# First year - First hive...enough to harvest?



## Ambassador (Mar 30, 2012)

Thought I would toss a few pictures of the hive on here for good measure...=)


----------



## WWW (Feb 6, 2011)

Since this is a first year hive and there seems to be a large number of bees in the hive I believe if it were me I would just let them have all three boxes to go through the winter. You are further north than I am and your winters are longer, they may end up needing all the stores they can gather.


----------



## ccar2000 (Aug 9, 2009)

Probably good advice. Better to leave it than to have them starve out. You can harvest it next year when you are better able to judge your hives.


----------



## Zonker (Mar 10, 2010)

I'm with www and ccar2000. I think two full boxes are pretty much the minimum, but I still might take a small sample because its hard to resist.


----------



## ubernerd (Jul 17, 2012)

Ambassador said:


> I went out and checked on my first Warre hive yesterday. I started them late April with a package and checking them yesterday I found 2 fully drawn boxes and a half drawn box. The top box is quite heavy and is mostly honey judging from weight. I smoked the bottom of comb a bit and found some capped brood but I can't imagine there are two many in there. The second box down was lighter with more brood as far as I could tell (tried not to disturb them much.) The half drawn 3rd box looked to have 4 fully drawn comb or so which I didn't inspect and just left it where it sat. Considering we had about a 5 week drought in Michigan this summer I am happy with how well they seem to be doing.
> 
> Overall the bees seemed very healthy, active, and are still foraging aggressively. Each comb is completely covered with bees from top to bottom in all boxes. They are situated next to a field of golden rod which has just started to bloom so I am assuming I have 4+ weeks of nectar available provided the weather stays warm. Presently my plans are to check the hive again when the golden rod stops blooming and harvest the top box (provided it does not contain brood) and leave the 2nd and 3rd boxes (assuming the bees have finished drawing the 3rd box out.) So I have two questions?
> 
> ...


I'm in the same boat as you, except my bees have finished the third box as well. When I posted a similar question a while ago on a couple of forums (here included), the advice from everyone was, "Leave it. Find out what the bees need to survive winter in your climate, with your hive location. Take any extra in the spring."

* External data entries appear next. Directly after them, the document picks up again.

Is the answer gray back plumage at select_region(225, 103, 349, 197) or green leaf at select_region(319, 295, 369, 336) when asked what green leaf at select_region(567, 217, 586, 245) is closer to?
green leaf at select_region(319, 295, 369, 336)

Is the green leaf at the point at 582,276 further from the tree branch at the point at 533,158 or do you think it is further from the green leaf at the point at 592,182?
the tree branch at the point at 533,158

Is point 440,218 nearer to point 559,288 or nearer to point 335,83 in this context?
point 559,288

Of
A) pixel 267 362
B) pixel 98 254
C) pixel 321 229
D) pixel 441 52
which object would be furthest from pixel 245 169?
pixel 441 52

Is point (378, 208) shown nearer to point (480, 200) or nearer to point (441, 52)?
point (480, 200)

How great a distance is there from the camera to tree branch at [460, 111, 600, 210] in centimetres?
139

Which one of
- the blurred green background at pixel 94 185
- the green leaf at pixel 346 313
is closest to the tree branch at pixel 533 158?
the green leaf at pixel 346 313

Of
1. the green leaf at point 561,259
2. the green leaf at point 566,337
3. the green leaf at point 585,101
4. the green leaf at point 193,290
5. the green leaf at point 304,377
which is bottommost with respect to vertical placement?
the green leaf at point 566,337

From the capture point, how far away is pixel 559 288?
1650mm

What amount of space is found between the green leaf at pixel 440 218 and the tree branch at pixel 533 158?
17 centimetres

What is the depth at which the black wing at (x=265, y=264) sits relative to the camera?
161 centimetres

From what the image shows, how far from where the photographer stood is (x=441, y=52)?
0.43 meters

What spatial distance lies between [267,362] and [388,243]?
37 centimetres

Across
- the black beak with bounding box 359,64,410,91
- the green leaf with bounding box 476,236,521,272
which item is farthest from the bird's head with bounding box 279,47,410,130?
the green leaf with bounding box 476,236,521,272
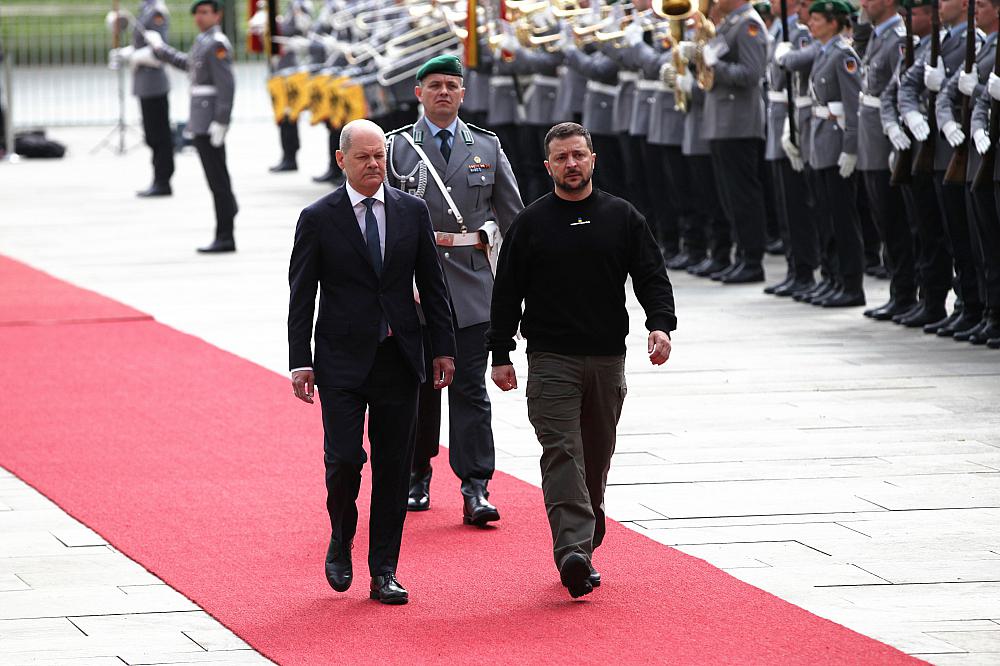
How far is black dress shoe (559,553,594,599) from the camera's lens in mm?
5707

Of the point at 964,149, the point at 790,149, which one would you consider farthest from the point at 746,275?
the point at 964,149

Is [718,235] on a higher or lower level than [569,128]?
lower

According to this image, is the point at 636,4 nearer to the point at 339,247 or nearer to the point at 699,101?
the point at 699,101

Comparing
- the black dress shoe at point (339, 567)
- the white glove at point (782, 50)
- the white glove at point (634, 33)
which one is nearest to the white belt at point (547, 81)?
the white glove at point (634, 33)

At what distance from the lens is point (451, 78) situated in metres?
6.93

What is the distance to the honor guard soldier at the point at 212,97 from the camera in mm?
15008

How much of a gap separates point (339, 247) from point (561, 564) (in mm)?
1215

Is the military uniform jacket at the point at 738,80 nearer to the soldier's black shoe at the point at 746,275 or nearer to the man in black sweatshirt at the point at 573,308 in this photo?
the soldier's black shoe at the point at 746,275

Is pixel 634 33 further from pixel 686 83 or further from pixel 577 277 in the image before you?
pixel 577 277

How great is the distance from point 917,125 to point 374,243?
211 inches

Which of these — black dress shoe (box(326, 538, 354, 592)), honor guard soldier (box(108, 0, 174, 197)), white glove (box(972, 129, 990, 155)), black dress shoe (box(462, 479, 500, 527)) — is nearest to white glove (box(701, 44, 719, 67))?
white glove (box(972, 129, 990, 155))

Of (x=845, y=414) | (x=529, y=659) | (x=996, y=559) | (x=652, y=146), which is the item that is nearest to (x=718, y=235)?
(x=652, y=146)

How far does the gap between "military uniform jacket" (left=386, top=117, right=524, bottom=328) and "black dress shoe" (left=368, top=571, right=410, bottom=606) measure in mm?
1339

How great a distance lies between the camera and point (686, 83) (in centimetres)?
1307
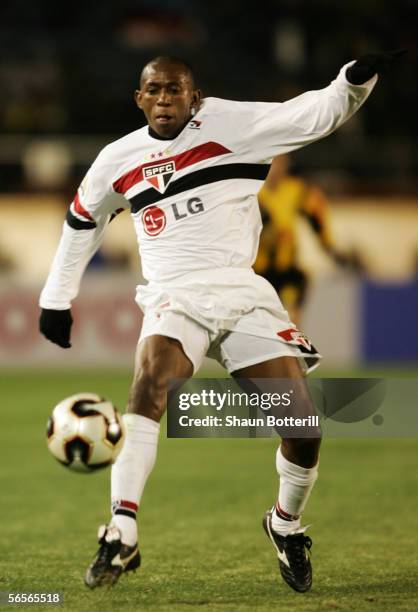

So, I'll be leaving 2 full boxes of honey above the box that is mostly brood. I'm in zone 6A for reference. (SLC, UT)

It is awfully hard to stare at that much honey and not take some, though...


----------



## chaindrivecharlie (Apr 6, 2008)

I say leave them all three boxs for winter, and add a box in the coming spring. Thats what I will do with mine if they are lighter than expected.


----------



## BeekeepingIsGood (Aug 12, 2012)

I figure my warré holds about 32 pounds a box. According to the pdf referenced on this page a lang in new york state can be expected to go through 60-80 lb during winter.

The average size of a honey bee hive in the wild in Ithica, New York was found to be 45 litres by Thomas Seeley. I figure 2.5 of my warré boxes would be about 45 litres.

I certainly think going with 3 boxes over winter is a good idea.


----------



## chaindrivecharlie (Apr 6, 2008)

Yes, you can always rob the top box in spring when the Dandelions bloom. Then nadir 2 empty boxs, and let them have at it again!


----------



## Ambassador (Mar 30, 2012)

Thanks for all the input! I think I will indeed leave 3 boxes for the winter as you have suggested. Perhaps I will steal a comb from the top box though....just to make sure they are doing it right of course. =)


----------



## chaindrivecharlie (Apr 6, 2008)

Ambassador said:


> Thanks for all the input! I think I will indeed leave 3 boxes for the winter as you have suggested. Perhaps I will steal a comb from the top box though....just to make sure they are doing it right of course. =)


 :thumbsup:


----------



## Ambassador (Mar 30, 2012)

So we are in week three of the golden rod bloom here in Michigan and temps are going to dip down in the 60's for a high come Monday. I'd like to still take a comb or two from my Warre which I expect to have 3 fully drawn boxes by now with the third probably a mixture of empty comb/brood/ and some honey. After what temp should I no longer be opening the box and is there a particular section I should take a comb from? I was going to take one or two from the top at one side or the other. Suggestions?


----------



## Zonker (Mar 10, 2010)

Wow tough call on the temp. Obviously there are a lot less bees home on a nice sunny day and it takes a lot of bee shivering to warm a hive back up, but if you're quick about it you could probably open a hive down to the low 70's. I would either take the frames from the side or (if you don't have fix bars) slide the remaining frames back together to leave the gap on the side.


----------



## chaindrivecharlie (Apr 6, 2008)

I open mine up even in the forties, just be quick about it.


----------